Phase 4 added a span catalog in `06-implementation-phases.md` listing the
source location for each consensus span. Line numbers `Consensus.h:707`,
`RCLConsensus.cpp:232/341/492/541/900` drift on every refactor and would
become stale PR after PR. Filename alone is enough for operators to
grep — the RCLConsensus.cpp spans are already unambiguous from the span
name itself.
Follow-up to the phase-6 dashboard cleanup. The three dashboards
introduced by commit f6105ece98 (consensus-health, rpc-performance,
transaction-overview) were missed in the initial UID rename and still
carried `rippled-*` UIDs plus line-number refs in panel descriptions.

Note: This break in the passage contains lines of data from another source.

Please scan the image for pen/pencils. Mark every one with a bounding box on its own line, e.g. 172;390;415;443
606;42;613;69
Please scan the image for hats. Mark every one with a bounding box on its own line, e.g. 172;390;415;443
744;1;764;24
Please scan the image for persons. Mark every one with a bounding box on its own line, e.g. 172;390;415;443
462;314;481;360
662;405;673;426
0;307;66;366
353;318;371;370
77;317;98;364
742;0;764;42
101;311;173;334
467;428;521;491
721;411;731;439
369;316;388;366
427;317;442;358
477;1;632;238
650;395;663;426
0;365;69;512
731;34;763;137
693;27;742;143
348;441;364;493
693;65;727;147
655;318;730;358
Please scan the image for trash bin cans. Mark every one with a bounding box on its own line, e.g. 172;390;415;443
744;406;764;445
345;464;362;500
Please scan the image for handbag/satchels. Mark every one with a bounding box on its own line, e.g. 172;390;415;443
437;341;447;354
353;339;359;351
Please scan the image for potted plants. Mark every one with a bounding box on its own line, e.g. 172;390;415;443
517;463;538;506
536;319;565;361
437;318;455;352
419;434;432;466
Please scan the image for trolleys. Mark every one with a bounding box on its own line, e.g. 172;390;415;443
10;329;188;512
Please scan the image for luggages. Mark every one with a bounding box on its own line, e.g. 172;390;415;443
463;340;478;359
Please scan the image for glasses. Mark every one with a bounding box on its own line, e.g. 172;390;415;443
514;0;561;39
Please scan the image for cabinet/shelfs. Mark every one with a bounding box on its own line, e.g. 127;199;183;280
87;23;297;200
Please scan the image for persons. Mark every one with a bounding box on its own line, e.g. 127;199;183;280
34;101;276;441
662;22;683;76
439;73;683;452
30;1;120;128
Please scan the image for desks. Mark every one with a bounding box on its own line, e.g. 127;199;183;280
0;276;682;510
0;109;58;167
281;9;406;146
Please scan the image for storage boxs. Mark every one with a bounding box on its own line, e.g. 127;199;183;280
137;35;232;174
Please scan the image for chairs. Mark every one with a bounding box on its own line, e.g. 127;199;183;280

- UIDs: `rippled-consensus` -> `xrpld-consensus`,
`rippled-rpc-perf` -> `xrpld-rpc-perf`,
`rippled-transactions` -> `xrpld-transactions`, matching the
post-`docs.sh`-rename runbook and the other dashboards in this PR.
- Strip `:<line>` suffixes from `ServerHandler.cpp`, `RCLConsensus.cpp`,
`NetworkOPs.cpp`, etc. references in panel descriptions. Line numbers
drift on every refactor; the filename is enough to grep.
- Fix the Overall RPC Throughput panel: two targets filtered on
`span_name="rpc.request"` (never emitted) instead of
`span_name="rpc.http_request"` (the real emitted name). The panel
would have shown zero data until this fix.
Follow-up to the dashboard cleanup on this branch. Caught additional sites
in TESTING.md that still reference the never-emitted `rpc.request` span:
- TraceQL query examples in Step 5 "Verify traces in Tempo" now filter on
`name="rpc.http_request"` (the real emitted name).
- Expected-spans table replaces `rpc.request` with `rpc.http_request`.
- Query loop under the Prometheus verification section now iterates over
the full set of emitted RPC entry-point names
(`rpc.http_request`, `rpc.ws_upgrade`, `rpc.ws_message`, `rpc.process`).
Also drop `exporter=otlp_http` from the sample telemetry config block.
`TelemetryConfig.cpp` does not parse an `exporter` key in any phase through
Phase 8; only OTLP/HTTP is wired up, so the line is either a silently
ignored no-op or misleading documentation.
Phase-6 introduces ledger-operations, peer-network, and the five StatsD
dashboards. Align them with the rest of the chain:
- Rename dashboard UIDs from `rippled-*` to `xrpld-*` so the provisioned
UIDs match the post-rename-script documentation (`docs.sh` rewrites
.md but not .json, so the two drifted). Runbook references
`xrpld-rpc-perf`, `xrpld-transactions`, etc., now the JSON matches.
- Add the `$node` template variable + `exported_instance=~"$node"` filter
to every target in the five `statsd-*` dashboards. Mirrors the pattern
already used by consensus-health, ledger-operations, and peer-network
per the project rule that every dashboard must support per-node
filtering.
- Strip `:<line>` (and `:NN-NN` range) suffixes from C++ file references
in every dashboard panel description and in docker/telemetry/TESTING.md.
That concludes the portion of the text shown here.